• _WORK INSTRUCTION_: Look for the word "ADAPT" in the records, and copy each line where it appears.

• _INPUT FOR THIS TASK_:
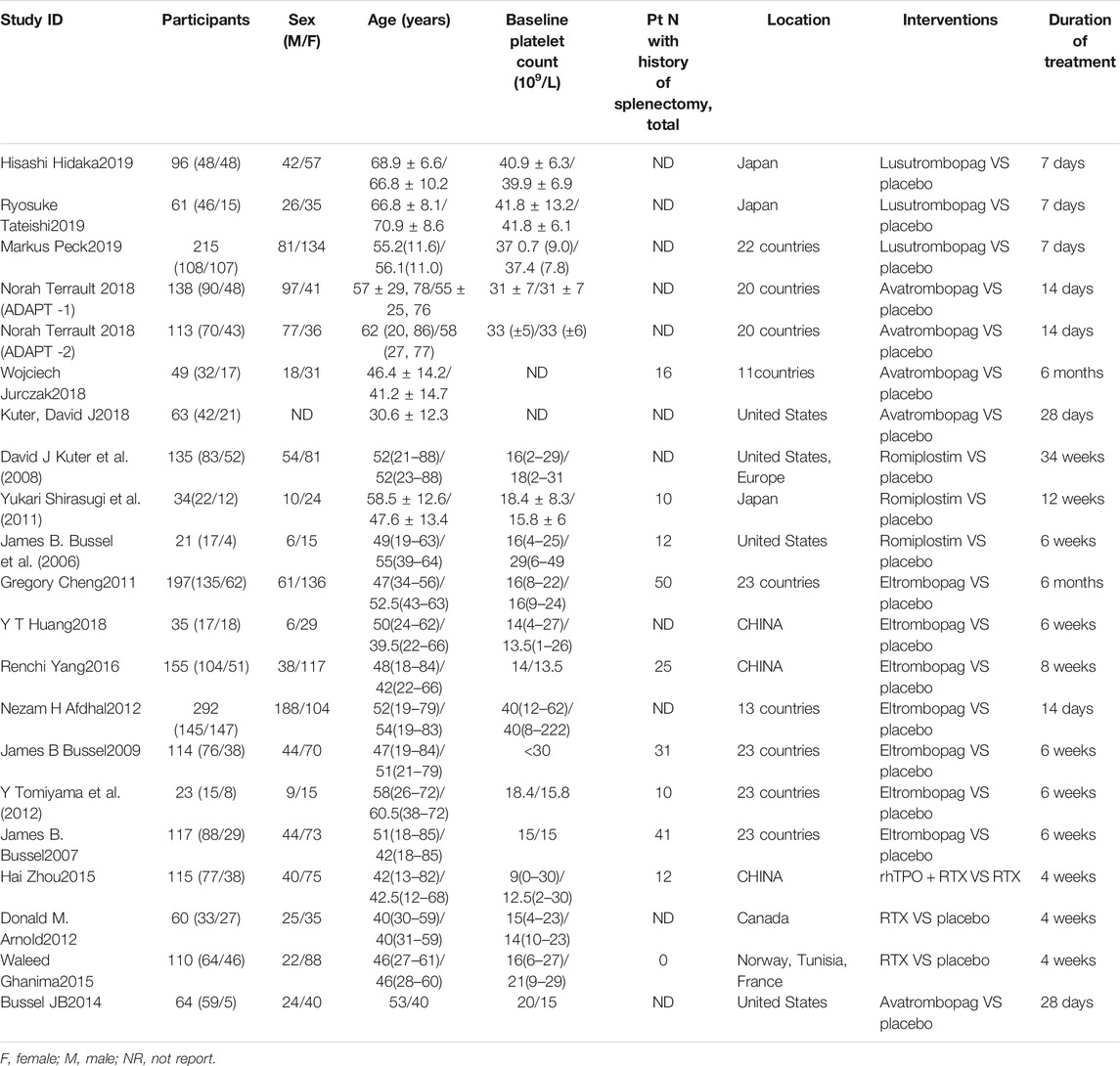 | Study ID | Participants | Sex (M/F) | Age (years) | Baseline platelet count ($10^9$/L) | Pt N with history of splenectomy, total | Location | Interventions | Duration of treatment |
|---|---|---|---|---|---|---|---|---|
| Hisashi Hidaka2019 | 96 (48/48) | 42/57 | 68.9 ± 6.6/ 66.8 ± 10.2 | 40.9 ± 6.3/ 39.9 ± 6.9 | ND | Japan | Lusutrombopag VS placebo | 7 days |
| Ryosuke Tateishi2019 | 61 (46/15) | 26/35 | 66.8 ± 8.1/ 70.9 ± 8.6 | 41.8 ± 13.2/ 41.8 ± 6.1 | ND | Japan | Lusutrombopag VS placebo | 7 days |
| Markus Peck2019 | 215 (108/107) | 81/134 | 55.2(11.6)/ 56.1(11.0) | 37 0.7 (9.0)/ 37.4 (7.8) | ND | 22 countries | Lusutrombopag VS placebo | 7 days |
| Norah Terrault 2018 (ADAPT -1) | 138 (90/48) | 97/41 | 57 ± 29, 78/55 ± 25, 76 | 31 ± 7/31 ± 7 | ND | 20 countries | Avatrombopag VS placebo | 14 days |
| Norah Terrault 2018 (ADAPT -2) | 113 (70/43) | 77/36 | 62 (20, 86)/58 (27, 77) | 33 (±5)/33 (±6) | ND | 20 countries | Avatrombopag VS placebo | 14 days |
| Wojciech Jurczak2018 | 49 (32/17) | 18/31 | 46.4 ± 14.2/ 41.2 ± 14.7 | ND | 16 | 11countries | Avatrombopag VS placebo | 6 months |
| Kuter, David J2018 | 63 (42/21) | ND | 30.6 ± 12.3 | ND | ND | United States | Avatrombopag VS placebo | 28 days |
| David J Kuter et al. (2008) | 135 (83/52) | 54/81 | 52(21–88)/ 52(23–88) | 16(2–29)/ 18(2–31 | ND | United States, Europe | Romiplostim VS placebo | 34 weeks |
| Yukari Shirasugi et al. (2011) | 34(22/12) | 10/24 | 58.5 ± 12.6/ 47.6 ± 13.4 | 18.4 ± 8.3/ 15.8 ± 6 | 10 | Japan | Romiplostim VS placebo | 12 weeks |
| James B. Bussel et al. (2006) | 21 (17/4) | 6/15 | 49(19–63)/ 55(39–64) | 16(4–25)/ 29(6–49 | 12 | United States | Romiplostim VS placebo | 6 weeks |
| Gregory Cheng2011 | 197(135/62) | 61/136 | 47(34–56)/ 52.5(43–63) | 16(8–22)/ 16(9–24) | 50 | 23 countries | Eltrombopag VS placebo | 6 months |
| Y T Huang2018 | 35 (17/18) | 6/29 | 50(24–62)/ 39.5(22–66) | 14(4–27)/ 13.5(1–26) | ND | CHINA | Eltrombopag VS placebo | 6 weeks |
| Renchi Yang2016 | 155 (104/51) | 38/117 | 48(18–84)/ 42(22–66) | 14/13.5 | 25 | CHINA | Eltrombopag VS placebo | 8 weeks |
| Nezam H Afdhal2012 | 292 (145/147) | 188/104 | 52(19–79)/ 54(19–83) | 40(12–62)/ 40(8–222) | ND | 13 countries | Eltrombopag VS placebo | 14 days |
| James B Bussel2009 | 114 (76/38) | 44/70 | 47(19–84)/ 51(21–79) | <30 | 31 | 23 countries | Eltrombopag VS placebo | 6 weeks |
| Y Tomiyama et al. (2012) | 23 (15/8) | 9/15 | 58(26–72)/ 60.5(38–72) | 18.4/15.8 | 10 | 23 countries | Eltrombopag VS placebo | 6 weeks |
| James B. Bussel2007 | 117 (88/29) | 44/73 | 51(18–85)/ 42(18–85) | 15/15 | 41 | 23 countries | Eltrombopag VS placebo | 6 weeks |
| Hai Zhou2015 | 115 (77/38) | 40/75 | 42(13–82)/ 42.5(12–68) | 9(0–30)/ 12.5(2–30) | 12 | CHINA | rhTPO + RTX VS RTX | 4 weeks |
| Donald M. Arnold2012 | 60 (33/27) | 25/35 | 40(30–59)/ 40(31–59) | 15(4–23)/ 14(10–23) | ND | Canada | RTX VS placebo | 4 weeks |
| Waleed Ghanima2015 | 110 (64/46) | 22/88 | 46(27–61)/ 46(28–60) | 16(6–27)/ 21(9–29) | 0 | Norway, Tunisia, France | RTX VS placebo | 4 weeks |
| Bussel JB2014 | 64 (59/5) | 24/40 | 53/40 | 20/15 | ND | United States | Avatrombopag VS placebo | 28 days |

F, female; M, male; NR, not report.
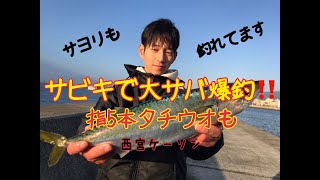 サヨリも

釣れてます

サビキで大サバ爆釣‼

指5本タチウオも

西宮ケーソン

• _OUTPUT OF THE TASK_:
| Norah Terrault 2018 (ADAPT -1) | 138 (90/48) | 97/41 | 57 ± 29, 78/55 ± 25, 76 | 31 ± 7/31 ± 7 | ND | 20 countries | Avatrombopag VS placebo | 14 days |
| Norah Terrault 2018 (ADAPT -2) | 113 (70/43) | 77/36 | 62 (20, 86)/58 (27, 77) | 33 (±5)/33 (±6) | ND | 20 countries | Avatrombopag VS placebo | 14 days |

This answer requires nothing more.